Wikipedia-This is a link to the Wikipedia entry on the atom.
Vision Learning Atomic Theory I - This is the first part of how the atomic theory developed.
Vision Learning Atomic Theory II - This is the second part of how the atomic theory developed.
John Dalton, (1766-1844) wrote New System of Chemical Philosophy in 1808.
Dalton's atomic theory rests on the following postulates.
1. All matter consists of tiny particles.
2. Atoms are indestructible and unchangeable.
3. Elements are characterized by the mass of their atoms.
4. When elements react, their atoms combine in simple, whole-number ratios.
Dmitri Mendeleev - Periodic Table, Period Table 2
J. J. Thomson (1856 - 1940) with others discovered the electron in the late 1890's.
Neils Bohr (1885-1962), put forth the planetary model of the atom. Bohr simulation.
Chemical Elements: The number of protons in the atoms of an element is known as the atomic number of the element. For example, all atoms with 6 protons in their nuclei are atoms of the chemical element carbon, and all atoms with 92 protons in their nuclei are atoms of the element uranium.
Isotopes: Isotopes are atoms of a chemical element whose nuclei have the same atomic number, Z, but different atomic weights, A. The word isotope, meaning at the same place, comes from the fact that isotopes are located at the same place on the periodic table. The atomic number corresponds to the number of protons in an atom. Thus, isotopes of a particular element contain the same number of protons. The difference in atomic weights results from differences in the number of neutrons in the atomic nuclei.
The protocol for representing elements:
Ionization: Any process by which a neutral atom gains or loses electrons, thus acquiring a net charge. High temperatures, electrical discharges or nuclear radiations can cause ionization.
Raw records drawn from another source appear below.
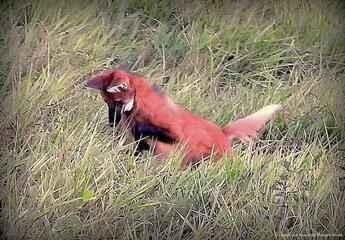 Dança da predação: Lobo-guará é flagrado saltando durante caça em Aruanã (GO)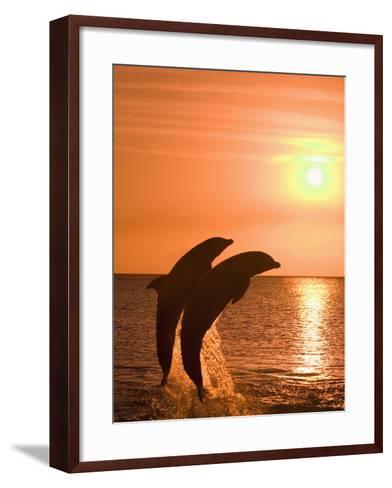 Bottlenose Dolphins, Caribbean Sea-Stuart Westmoreland-Framed Art Print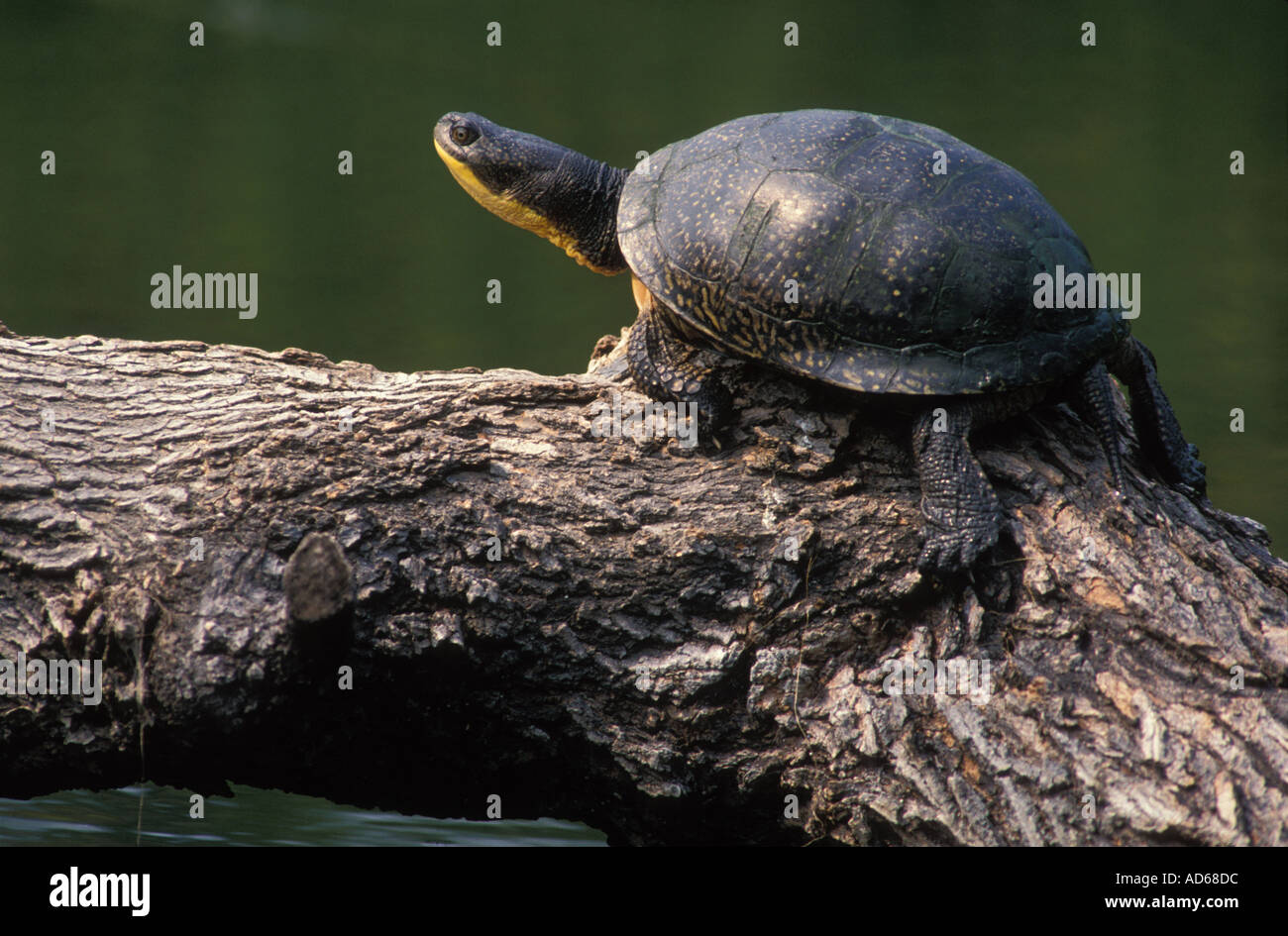 Tortue mouchetée s on a log pèlerin Photo Stock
Sources of Ionizing Radiation:
A) Natural Environmental Radiation:
1. Cosmic Rays: Highly energetic sub-atomic particles, mostly protons and helium nuclei, which travel across space at close to the speed of light. The lowest energy cosmic rays originate in the Sun; higher energy ones from supernovae and pulsars within the Galaxy, while those with the highest energy of all may be extra galactic in origin, possibly from quasars and active galactic nuclei.
2. Terrestrial Radiation: Long wave radiation that is emitted by the earth back into the atmosphere. Most of it is absorbed by the water vapor in the atmosphere, while less than ten percent is radiated directly into space
3. Internally Deposited Radionuclides: Internal radiation comes from radioactive materials that occur naturally in the human body. Isotopes of potassium and carbon are the primary sources of internal radiation exposures.
B) Man-Made Radiation:
1. Medical X-Rays: The use of medical radiation accounts for about 11% of our exposure per year.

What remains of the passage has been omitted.